Perhaps taking a leaf from Stephen King, espionage writer Philip Kerr invites us back to the Kennedy era. The Shot starts with Jack beating Nixon in the election in November 1960, narrowly and – Kerr repeats an oft-told tale – with some help from the Mafia in the key state of Illinois.
A professional assassin (presidentially named Tom Jefferson) is hired by mobster Sam Giancana (who famously shared a girlfriend with JFK) to murder Fidel Castro, so that Cuba can revert to its previous Mob-dominated money-spinning status. But there are other pressures on Jefferson, and he diverts his attention to a plot to remove Kennedy before the inauguration.

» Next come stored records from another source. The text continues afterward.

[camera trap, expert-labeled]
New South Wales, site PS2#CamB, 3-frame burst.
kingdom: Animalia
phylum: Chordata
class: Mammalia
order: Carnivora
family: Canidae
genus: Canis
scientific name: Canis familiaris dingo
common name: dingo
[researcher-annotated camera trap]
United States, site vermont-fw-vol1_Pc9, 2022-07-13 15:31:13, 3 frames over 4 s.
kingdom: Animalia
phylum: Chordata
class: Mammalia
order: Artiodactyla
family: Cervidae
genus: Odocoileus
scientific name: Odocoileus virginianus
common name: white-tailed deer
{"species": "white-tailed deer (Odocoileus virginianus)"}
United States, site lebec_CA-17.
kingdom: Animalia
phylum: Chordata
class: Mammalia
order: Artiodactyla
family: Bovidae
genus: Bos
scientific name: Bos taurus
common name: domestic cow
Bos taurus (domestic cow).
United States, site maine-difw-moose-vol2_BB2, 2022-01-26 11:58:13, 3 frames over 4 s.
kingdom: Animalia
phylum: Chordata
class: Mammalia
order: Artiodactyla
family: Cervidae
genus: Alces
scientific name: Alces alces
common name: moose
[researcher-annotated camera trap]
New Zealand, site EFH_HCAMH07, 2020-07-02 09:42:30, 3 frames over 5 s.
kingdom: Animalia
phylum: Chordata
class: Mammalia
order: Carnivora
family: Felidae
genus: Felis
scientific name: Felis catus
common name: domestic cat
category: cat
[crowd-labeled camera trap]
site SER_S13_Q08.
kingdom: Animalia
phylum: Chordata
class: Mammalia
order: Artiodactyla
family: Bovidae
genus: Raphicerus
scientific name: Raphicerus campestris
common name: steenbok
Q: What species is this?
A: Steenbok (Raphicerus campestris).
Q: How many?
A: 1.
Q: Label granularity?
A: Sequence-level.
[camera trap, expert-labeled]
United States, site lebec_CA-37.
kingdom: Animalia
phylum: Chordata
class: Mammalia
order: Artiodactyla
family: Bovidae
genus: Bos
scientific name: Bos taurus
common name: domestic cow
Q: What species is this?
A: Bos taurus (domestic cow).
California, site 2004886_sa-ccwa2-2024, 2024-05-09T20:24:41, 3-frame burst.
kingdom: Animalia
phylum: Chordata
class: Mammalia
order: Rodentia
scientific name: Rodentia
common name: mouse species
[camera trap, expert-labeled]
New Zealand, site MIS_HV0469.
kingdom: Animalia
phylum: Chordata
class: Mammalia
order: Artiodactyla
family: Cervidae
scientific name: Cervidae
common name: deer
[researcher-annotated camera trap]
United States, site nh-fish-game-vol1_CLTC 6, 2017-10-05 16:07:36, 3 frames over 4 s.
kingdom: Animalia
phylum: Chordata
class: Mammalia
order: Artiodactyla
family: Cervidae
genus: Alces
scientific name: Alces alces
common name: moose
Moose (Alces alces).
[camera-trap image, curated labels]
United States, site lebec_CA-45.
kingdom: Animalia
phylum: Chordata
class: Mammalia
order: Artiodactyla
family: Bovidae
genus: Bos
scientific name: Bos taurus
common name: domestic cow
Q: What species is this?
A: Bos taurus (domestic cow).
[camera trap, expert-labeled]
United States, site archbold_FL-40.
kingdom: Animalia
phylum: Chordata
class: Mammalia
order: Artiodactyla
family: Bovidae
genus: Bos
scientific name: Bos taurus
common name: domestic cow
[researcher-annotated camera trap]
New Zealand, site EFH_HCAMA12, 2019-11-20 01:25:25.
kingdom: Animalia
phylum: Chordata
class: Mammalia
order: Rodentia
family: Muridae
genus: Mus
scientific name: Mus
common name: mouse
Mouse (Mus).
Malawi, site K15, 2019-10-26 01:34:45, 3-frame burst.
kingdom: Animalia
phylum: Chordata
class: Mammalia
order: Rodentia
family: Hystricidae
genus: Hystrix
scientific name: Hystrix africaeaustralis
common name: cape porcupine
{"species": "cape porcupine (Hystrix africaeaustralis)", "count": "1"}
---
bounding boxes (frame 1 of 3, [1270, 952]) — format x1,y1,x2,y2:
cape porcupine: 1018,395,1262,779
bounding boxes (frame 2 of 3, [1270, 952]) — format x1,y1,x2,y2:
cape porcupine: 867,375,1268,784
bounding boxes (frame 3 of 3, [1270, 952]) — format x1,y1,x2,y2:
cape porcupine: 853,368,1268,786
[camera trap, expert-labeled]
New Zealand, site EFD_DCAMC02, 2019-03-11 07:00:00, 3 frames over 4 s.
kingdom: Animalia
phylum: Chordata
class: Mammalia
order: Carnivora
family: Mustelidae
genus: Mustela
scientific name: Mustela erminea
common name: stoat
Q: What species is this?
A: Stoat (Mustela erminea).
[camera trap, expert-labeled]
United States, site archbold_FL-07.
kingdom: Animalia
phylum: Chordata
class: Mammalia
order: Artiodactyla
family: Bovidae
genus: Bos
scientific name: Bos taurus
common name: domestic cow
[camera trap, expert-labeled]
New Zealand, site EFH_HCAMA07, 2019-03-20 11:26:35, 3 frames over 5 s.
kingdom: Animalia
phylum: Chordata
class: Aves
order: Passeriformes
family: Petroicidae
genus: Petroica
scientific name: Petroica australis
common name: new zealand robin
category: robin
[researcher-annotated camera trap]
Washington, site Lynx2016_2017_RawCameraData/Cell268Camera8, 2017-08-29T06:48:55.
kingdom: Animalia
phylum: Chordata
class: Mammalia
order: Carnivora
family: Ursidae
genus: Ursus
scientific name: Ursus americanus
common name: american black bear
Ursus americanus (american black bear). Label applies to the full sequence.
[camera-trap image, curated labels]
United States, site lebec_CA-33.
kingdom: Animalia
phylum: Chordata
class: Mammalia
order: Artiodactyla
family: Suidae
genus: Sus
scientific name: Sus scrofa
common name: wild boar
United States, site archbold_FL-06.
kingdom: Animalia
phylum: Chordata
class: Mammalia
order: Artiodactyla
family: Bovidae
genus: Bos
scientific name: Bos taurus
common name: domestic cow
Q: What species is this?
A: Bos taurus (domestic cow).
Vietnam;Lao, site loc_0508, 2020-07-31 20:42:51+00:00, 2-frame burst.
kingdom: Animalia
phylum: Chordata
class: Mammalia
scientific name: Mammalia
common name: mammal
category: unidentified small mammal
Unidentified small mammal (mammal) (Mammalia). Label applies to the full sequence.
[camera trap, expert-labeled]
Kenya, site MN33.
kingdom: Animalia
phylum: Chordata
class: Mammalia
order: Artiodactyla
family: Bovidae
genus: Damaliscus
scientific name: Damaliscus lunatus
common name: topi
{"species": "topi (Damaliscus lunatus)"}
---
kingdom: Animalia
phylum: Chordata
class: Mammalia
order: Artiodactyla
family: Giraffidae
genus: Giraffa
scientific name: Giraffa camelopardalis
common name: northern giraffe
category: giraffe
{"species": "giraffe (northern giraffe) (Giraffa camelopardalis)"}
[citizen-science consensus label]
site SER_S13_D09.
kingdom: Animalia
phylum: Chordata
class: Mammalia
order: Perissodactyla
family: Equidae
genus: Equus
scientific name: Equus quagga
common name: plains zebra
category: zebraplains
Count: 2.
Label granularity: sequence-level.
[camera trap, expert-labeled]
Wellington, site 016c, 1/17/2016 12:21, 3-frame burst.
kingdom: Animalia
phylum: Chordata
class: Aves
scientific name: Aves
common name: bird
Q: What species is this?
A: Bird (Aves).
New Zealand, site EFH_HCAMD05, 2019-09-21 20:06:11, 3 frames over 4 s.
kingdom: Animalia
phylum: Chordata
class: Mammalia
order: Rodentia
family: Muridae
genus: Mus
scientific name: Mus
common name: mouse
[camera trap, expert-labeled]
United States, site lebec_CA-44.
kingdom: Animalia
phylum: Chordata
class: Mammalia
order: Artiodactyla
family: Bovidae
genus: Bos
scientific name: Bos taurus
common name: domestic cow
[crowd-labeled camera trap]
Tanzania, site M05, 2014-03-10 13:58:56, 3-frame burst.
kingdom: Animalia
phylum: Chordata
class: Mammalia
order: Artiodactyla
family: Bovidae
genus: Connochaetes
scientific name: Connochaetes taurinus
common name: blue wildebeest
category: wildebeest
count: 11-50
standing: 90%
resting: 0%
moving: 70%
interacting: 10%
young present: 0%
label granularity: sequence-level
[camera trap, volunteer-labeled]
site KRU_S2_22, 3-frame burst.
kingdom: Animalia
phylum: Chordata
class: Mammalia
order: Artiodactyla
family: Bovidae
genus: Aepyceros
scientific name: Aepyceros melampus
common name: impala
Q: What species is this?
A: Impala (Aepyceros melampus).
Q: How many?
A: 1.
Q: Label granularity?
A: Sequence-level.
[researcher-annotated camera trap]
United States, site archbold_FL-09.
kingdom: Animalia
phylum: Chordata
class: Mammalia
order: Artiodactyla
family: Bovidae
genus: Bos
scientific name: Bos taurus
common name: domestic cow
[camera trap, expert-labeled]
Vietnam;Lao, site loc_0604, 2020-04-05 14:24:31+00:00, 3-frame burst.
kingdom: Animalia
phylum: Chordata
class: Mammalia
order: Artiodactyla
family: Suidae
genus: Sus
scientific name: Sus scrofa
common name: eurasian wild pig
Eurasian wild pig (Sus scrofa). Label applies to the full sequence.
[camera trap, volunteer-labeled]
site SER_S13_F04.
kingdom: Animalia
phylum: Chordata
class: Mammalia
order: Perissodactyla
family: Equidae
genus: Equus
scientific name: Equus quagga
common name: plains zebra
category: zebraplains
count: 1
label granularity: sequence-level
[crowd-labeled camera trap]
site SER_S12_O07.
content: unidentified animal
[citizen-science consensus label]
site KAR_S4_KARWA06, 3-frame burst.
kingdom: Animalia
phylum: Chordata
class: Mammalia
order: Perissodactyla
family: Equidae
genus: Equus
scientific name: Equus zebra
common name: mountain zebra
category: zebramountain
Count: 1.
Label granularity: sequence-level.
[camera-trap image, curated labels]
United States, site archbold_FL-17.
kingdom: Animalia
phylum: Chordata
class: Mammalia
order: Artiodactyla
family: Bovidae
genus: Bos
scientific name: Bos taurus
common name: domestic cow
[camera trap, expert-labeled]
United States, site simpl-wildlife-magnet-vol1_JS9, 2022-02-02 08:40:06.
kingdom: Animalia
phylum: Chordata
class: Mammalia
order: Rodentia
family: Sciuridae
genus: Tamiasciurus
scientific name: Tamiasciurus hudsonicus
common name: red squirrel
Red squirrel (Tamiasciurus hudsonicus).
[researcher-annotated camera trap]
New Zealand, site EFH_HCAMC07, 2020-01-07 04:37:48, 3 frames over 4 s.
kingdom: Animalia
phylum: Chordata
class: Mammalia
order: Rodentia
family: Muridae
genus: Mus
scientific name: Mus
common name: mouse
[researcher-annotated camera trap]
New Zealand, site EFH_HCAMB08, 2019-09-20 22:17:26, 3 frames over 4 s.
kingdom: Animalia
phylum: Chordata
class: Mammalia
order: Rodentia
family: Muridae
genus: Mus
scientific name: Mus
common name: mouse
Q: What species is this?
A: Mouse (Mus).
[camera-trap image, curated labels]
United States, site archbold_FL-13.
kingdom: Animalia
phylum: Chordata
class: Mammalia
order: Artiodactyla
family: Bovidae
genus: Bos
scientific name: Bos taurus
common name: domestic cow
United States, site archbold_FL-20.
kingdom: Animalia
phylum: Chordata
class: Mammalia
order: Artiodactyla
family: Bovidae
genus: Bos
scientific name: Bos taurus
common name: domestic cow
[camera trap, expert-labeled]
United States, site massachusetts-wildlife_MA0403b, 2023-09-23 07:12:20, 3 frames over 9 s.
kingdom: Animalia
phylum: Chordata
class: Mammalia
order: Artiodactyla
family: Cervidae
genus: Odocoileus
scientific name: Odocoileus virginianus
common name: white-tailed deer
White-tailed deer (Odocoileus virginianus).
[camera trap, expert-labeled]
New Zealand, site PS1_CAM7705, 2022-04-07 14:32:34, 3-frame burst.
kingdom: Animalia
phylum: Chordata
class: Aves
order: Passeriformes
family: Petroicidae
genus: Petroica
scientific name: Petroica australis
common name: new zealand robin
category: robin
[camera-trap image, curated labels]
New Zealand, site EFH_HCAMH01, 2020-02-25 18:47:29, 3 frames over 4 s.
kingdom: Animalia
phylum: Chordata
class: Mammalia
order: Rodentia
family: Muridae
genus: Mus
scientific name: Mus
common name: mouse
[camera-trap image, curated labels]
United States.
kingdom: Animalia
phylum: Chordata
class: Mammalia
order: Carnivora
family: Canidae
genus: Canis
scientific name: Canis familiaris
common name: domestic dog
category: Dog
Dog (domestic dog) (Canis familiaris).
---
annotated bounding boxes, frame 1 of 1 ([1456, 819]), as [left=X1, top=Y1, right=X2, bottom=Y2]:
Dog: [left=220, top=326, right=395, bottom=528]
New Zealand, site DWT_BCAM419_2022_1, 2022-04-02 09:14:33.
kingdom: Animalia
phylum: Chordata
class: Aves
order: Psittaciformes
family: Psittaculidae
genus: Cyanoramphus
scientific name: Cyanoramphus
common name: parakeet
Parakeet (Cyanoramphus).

“Georgetown lay on his soul like a dead weight.” Philip Kerr, as we know from his WW2 and Cold War novels, has a neat way with words. His extended dialogue scenes reminded me of Robert Ludlum at his most prolix, but the assassination theme pulls the reader through the occasional slow patch. As with The Day of the Jackal, you think the end won’t spring any surprises – but it does!
Most conspiracy buffs believe that Cosa Nostra did play a key role in the events in Dallas in 1963; Oliver Stone’s movie JFK included this and several of the other scenarios in a mash-up of the conspiracy to end all conspiracies. The Shot offers one more tense, imaginative chapter to the Mythology of “Camelot”.